DETROIT FREE PRESS: Mack McLarty and John Negroponte on why a NAFTA without Canada is unthinkable
Former White House Chief of Staff and former Special Envoy for the Americas under President Clinton, Mack McLarty, and former U.S. Ambassador to Mexico, Amb. John Negroponte, provided a commentary on ongoing NAFTA negotiations.
Detroit Free Press
September 16, 2018
While negotiations to modernize the North American Free Trade Agreement (NAFTA) and to allow President Trump to put his fingerprints on the new deal drag on, a key question is how Canada will be integrated into the U.S./Mexico agreement announced late last last month.
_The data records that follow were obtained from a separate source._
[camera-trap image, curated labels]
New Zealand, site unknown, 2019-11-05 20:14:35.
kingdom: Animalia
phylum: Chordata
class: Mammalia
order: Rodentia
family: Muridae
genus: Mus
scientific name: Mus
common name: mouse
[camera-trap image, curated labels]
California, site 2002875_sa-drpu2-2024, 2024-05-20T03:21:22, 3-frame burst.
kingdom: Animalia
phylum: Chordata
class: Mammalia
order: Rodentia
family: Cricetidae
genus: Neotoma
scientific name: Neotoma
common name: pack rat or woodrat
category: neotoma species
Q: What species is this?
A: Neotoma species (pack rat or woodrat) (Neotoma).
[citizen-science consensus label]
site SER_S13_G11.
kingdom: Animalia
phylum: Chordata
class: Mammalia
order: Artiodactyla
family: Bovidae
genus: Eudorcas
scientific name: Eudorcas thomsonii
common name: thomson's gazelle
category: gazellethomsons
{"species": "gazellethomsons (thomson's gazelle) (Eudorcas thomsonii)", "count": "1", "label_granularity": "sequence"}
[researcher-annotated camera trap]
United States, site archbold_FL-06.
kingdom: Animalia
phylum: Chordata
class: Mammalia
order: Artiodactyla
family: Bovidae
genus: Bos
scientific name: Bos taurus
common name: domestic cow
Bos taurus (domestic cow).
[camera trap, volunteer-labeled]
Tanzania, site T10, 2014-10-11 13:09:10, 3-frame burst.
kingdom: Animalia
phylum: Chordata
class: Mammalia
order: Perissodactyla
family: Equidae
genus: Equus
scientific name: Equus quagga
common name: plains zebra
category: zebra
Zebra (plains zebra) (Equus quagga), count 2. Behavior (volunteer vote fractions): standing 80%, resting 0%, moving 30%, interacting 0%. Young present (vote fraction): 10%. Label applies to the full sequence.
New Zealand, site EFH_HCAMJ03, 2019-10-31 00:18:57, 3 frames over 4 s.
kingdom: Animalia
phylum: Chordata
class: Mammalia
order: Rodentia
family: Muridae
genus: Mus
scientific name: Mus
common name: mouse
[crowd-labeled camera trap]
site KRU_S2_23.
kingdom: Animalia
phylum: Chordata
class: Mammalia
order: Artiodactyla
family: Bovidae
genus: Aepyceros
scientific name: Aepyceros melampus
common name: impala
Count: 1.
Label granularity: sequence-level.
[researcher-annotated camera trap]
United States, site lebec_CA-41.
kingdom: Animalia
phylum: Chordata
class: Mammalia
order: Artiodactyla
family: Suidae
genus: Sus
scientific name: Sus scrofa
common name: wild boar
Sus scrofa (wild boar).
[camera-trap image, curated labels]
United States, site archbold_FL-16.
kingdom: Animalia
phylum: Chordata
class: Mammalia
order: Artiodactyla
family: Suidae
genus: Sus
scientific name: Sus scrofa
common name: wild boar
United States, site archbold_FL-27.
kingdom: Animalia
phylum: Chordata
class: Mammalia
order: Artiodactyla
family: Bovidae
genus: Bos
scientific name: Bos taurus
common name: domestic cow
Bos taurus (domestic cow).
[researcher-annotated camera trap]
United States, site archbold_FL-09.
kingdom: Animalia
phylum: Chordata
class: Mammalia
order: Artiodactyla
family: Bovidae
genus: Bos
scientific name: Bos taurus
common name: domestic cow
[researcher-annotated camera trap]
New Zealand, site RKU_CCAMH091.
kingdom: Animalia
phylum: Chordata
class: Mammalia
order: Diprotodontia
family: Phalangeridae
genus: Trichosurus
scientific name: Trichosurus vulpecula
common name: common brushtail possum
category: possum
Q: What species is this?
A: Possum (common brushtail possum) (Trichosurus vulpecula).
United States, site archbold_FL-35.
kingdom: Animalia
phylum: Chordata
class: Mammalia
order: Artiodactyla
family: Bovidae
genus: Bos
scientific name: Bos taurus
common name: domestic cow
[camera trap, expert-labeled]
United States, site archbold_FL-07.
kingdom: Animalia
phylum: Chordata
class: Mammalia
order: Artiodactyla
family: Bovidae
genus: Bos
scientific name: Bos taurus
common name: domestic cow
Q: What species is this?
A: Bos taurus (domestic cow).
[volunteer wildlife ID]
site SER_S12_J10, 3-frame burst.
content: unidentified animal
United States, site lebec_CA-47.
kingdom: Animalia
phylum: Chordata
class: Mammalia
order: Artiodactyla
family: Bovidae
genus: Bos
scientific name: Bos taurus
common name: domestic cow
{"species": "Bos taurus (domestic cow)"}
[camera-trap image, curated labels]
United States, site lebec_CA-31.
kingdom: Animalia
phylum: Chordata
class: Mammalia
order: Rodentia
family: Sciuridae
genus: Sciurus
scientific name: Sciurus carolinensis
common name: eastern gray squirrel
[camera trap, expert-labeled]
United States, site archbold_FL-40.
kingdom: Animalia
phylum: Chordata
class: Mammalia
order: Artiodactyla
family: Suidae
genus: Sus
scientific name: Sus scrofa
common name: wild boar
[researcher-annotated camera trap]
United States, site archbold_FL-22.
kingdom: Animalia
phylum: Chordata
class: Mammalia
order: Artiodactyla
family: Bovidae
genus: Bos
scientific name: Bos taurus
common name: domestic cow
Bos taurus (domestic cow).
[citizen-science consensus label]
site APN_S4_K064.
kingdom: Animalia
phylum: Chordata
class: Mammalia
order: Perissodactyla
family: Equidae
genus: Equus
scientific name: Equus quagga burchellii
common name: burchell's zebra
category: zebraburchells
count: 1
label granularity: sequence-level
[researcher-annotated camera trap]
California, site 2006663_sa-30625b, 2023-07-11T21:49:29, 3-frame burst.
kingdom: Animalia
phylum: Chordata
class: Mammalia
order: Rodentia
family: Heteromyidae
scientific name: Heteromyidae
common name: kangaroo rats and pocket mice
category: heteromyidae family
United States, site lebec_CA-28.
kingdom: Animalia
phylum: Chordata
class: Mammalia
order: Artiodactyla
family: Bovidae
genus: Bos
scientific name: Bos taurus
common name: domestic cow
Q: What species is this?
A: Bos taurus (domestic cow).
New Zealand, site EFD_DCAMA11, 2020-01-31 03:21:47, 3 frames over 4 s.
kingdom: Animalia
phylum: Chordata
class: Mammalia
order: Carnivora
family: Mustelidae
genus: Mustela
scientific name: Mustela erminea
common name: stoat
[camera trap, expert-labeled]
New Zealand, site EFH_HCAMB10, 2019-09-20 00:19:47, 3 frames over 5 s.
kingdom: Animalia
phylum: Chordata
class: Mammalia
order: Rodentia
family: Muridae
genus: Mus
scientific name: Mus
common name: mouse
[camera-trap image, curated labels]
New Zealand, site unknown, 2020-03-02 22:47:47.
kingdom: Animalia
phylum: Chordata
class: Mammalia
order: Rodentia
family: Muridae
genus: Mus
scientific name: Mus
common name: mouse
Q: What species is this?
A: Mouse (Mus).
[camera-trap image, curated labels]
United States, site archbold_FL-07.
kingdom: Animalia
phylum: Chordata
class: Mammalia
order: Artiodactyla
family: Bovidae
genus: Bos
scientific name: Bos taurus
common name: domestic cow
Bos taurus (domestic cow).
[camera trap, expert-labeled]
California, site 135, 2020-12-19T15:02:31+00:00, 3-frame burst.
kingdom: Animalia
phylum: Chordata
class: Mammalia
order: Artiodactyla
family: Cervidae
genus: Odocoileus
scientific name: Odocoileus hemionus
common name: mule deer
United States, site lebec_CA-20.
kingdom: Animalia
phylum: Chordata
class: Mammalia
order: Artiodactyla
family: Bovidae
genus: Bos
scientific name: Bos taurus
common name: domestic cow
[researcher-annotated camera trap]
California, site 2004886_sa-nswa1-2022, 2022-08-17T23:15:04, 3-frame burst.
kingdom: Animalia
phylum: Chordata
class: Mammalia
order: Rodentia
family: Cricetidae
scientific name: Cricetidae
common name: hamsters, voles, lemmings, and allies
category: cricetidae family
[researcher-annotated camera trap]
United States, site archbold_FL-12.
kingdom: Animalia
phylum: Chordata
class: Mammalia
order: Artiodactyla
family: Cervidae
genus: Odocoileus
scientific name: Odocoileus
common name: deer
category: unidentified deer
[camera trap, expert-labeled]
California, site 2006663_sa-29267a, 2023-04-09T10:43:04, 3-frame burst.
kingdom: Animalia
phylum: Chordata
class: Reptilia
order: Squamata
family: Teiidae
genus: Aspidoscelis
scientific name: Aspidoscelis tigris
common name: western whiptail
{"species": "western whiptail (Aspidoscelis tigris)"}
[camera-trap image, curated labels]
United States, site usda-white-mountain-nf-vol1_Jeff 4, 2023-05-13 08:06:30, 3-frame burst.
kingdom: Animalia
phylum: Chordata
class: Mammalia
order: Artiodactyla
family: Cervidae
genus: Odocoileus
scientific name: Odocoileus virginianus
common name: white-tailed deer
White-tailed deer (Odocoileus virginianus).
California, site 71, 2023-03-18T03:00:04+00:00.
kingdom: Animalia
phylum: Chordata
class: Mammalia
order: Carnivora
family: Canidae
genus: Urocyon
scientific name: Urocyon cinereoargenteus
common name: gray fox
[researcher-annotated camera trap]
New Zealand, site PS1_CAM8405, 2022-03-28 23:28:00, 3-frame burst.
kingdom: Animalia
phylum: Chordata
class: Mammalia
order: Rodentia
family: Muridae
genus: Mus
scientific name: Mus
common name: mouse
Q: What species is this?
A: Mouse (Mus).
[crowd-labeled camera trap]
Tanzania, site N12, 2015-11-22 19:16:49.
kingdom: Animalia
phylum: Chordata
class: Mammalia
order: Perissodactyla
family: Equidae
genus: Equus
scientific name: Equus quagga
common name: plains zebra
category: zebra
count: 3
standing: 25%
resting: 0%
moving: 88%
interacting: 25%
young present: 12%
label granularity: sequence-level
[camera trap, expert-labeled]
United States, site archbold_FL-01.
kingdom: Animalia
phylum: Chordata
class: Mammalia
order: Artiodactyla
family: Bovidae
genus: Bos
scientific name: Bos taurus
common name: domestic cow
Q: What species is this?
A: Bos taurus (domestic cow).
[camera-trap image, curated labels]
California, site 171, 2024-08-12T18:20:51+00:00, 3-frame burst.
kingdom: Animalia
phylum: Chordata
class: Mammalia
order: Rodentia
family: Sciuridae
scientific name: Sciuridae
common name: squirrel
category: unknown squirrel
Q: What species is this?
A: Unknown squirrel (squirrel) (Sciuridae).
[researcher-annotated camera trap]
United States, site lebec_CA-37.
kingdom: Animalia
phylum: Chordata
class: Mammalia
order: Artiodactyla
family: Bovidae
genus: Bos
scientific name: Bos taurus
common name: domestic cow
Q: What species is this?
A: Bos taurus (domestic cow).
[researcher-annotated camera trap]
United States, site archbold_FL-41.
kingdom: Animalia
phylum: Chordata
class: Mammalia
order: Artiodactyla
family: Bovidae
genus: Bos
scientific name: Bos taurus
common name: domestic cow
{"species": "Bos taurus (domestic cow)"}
One of us was President George H.W. Bush’s Ambassador to Mexico during the original NAFTA talks, the other was President Clinton’s Chief of Staff that helped push NAFTA through the Congress. Indeed, NAFTA was one of the first examples of our forging a consistent, bipartisan consensus on trade policy — a consensus that has badly frayed over the years, to the point of now being in tatters.
Controversy over the right way to construct trade policy to benefit American workers and farmers has remained a constant over the years. As congressional leaders and investors in North America today stress the need to include Canada in the final NAFTA 2.0, it is interesting to recall that how to structure the trade agreement was also a question back in 1990.